I frequently use this possibility to execute a line of code when I’m not sure about the correct syntax or the type of result. E.g. typing 2^8 to get 2 to the power of 8 you get:

>>> 2^10

10

Showing you that the syntax is wrong whereas 2**8 results in what you want:

>>> 2**8

256

Don’t expect a Python reference or Python tutorial here. There is plenty of material for you on the internet, and I frequently consult the official documentation to find answers quickly.
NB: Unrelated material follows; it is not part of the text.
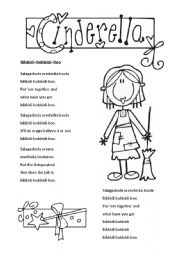 English Worksheet: Cinderella 1 of 3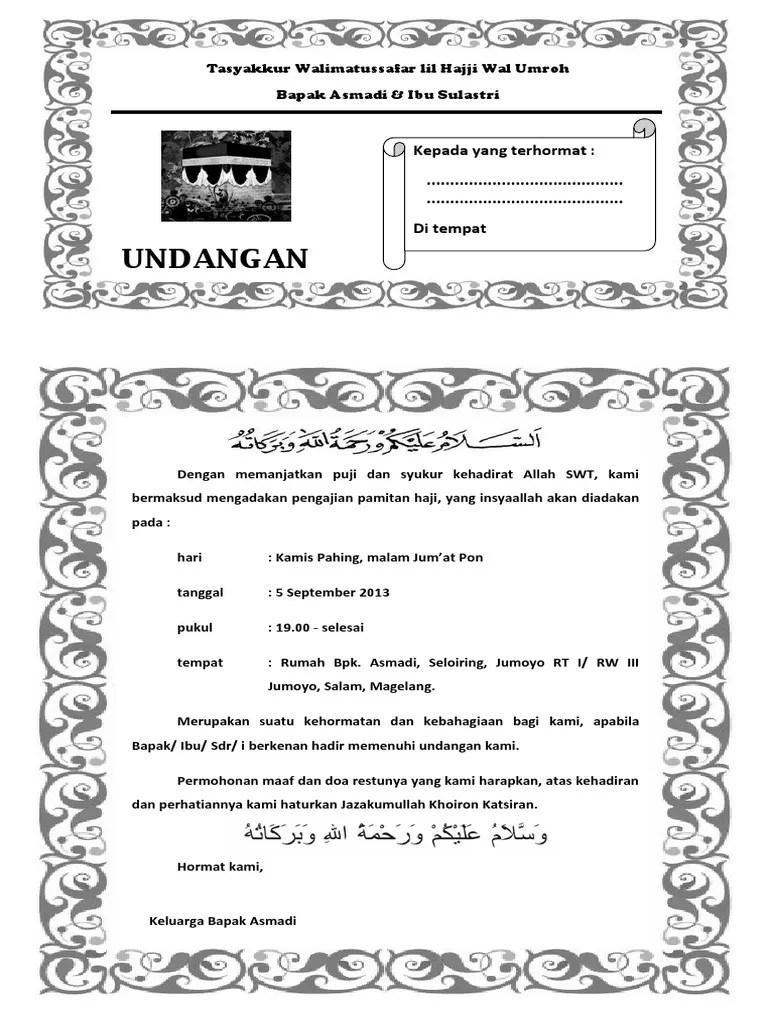 Contoh Undangan Walimatul Umroh : contoh, undangan, walimatul, umroh, Contoh, Undangan, Umrah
Nearly all Python scripts have an “import” section at the beginning. This section tells the interpreter which libraries to use for the script. Python extensively uses libraries. I’m convinced that this concept of having a minimal set of common language elements and leaving the rest to libraries contributed to by a huge worldwide community is the core of the success of this language. It’s all about “Swarm intelligence”. If you have a particular problem, google for a Python lib, and there is a great chance to find it. That’s the case with the PID control algorithm. I found, e.g. “simple-pid”.  Before you can use a library, most of the time you need to install it on your system. I use my SSH session (PuTTY) to enter the shell command “sudo pip install simple-pid” (in the following screen dump the lib has already been installed):

By the way: I could also have used a terminal window on the RevPi desktop to do so:

“pip” is a great tool which tries to get the library from a central repository of the Python organisation and then install it on your system. Above we already have installed “python3-revpimodio2” and “revpipyload” from the KUNBUS repository using the Linux apt-get command.

If the installation has been successful, your expression to import these libs will not result in an error message:

>>> from simple_pid import PID

>>> import revpimodio2

Okay, now let’s write the script. We use the Python shell’s menu ”File” -> “New File” to open a new empty editor window and enter the import expressions as the first two lines. You will find that the editor tries to help you by marking Python keywords immediately in a different colour.

I hate losing time by a system crash, so I better save this file from time to time. You find the command under “File” -> “Save”. For following this instruction I recommend saving it to the “/home/pi” directory with name “myplc.py”.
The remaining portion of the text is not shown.